The name Pilsner Urquell roughly translates “the source of Pilsner”
In the Czech Republic, the tapsters who pour it are carefully trained and even revered. Their skill is undeniable, pouring perfect beer after perfect beer, all into glasses cleaned until they sparkle just seconds before being filled. They will do different kinds of pour too, depending on your tastes or the occasion. The Hladlinka is a full glass with a big inch or so of head – it pops with prickly carbonation and high bitterness to be super refreshing and light. Then there’s the Snyt, a pour of half golden liquid and half creamy head, designed to be as creamy as possible and drunk in a matter of minutes. It’s the beer of choice for those in it for the long haul, but also those who have somewhere to be and are looking to squeeze a few in. Finally there is the Mliko pour – a glass of pure white foam, which drinks like double cream and miraculously is almost free of any bitterness at all.
When you sit down at Lokal, you’re handed a card with no fewer than 140 cartoon beers drawn on it. As you put away the beers, the server crosses them off – half a glass for a Snyt and a Mliko or a full glass for a Hladlinka – and so begins a dangerous game of colouring in. Just like with the Helles in Munich, the beers are designed to disappear without a trace. You could focus on the beautiful rich sweetness and floral character, but it’s better to focus on conversation while ordering small plates of traditional beer cheese, beef tartar and sausages.

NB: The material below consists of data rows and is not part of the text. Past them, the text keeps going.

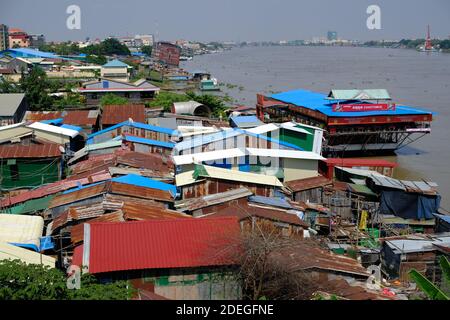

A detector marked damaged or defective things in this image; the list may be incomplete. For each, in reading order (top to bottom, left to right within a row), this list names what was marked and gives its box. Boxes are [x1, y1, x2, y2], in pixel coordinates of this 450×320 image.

rusty metal roof [101, 104, 145, 125]
rusty metal roof [0, 142, 62, 159]
rusty metal roof [284, 175, 334, 192]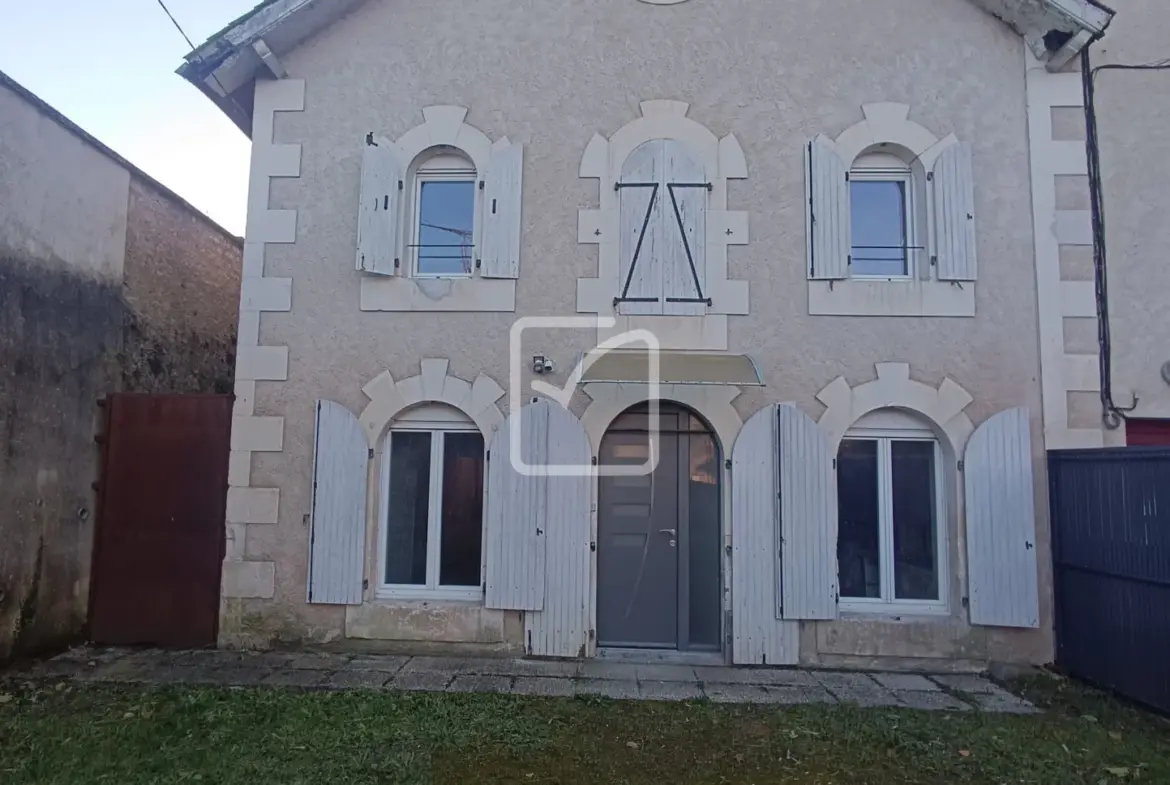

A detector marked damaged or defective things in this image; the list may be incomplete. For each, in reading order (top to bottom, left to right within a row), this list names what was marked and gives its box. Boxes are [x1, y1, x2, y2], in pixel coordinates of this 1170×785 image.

rusty metal gate [88, 395, 232, 645]
rusty metal gate [1048, 449, 1170, 711]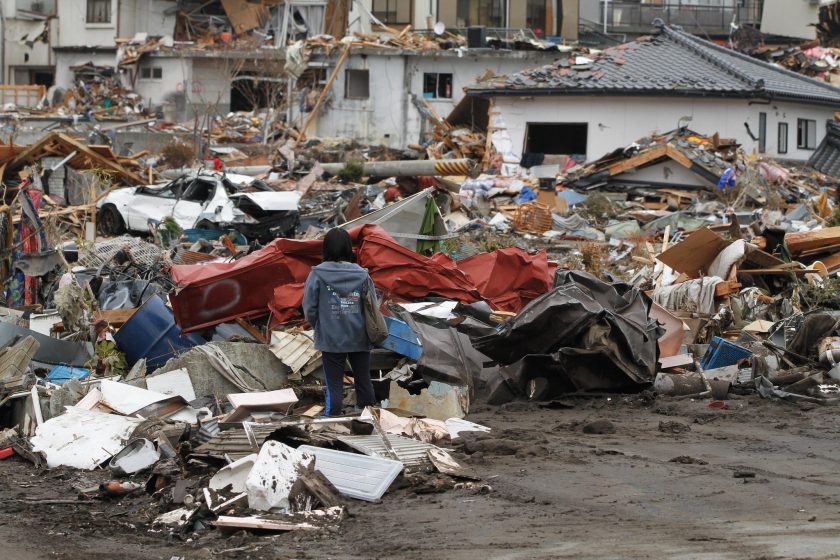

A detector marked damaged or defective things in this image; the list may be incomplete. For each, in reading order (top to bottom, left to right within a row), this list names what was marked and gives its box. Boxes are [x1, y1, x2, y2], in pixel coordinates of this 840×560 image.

broken window frame [86, 0, 111, 24]
broken window frame [374, 0, 414, 26]
broken window frame [344, 70, 370, 100]
broken window frame [424, 72, 456, 99]
damaged wall [488, 94, 836, 163]
broken window frame [776, 122, 792, 154]
broken window frame [796, 118, 816, 150]
crushed white car [97, 171, 300, 241]
overturned vehicle [97, 170, 300, 242]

Wherever you go in Pilsen, the rules are the same. No assumption is made about how much you want or how long you’ll stay, only that you’re there for the fresh Pilsner and it will flow until you ask the server to stop. It’s this approach that I love about both Munich and Pilsen as drinking cities – the beers are very different, but both flow with a generosity rarely seen in the UK. In the region we once called Bohemia, synonymous with a free and easy way of life, the taps never seem to be turned off.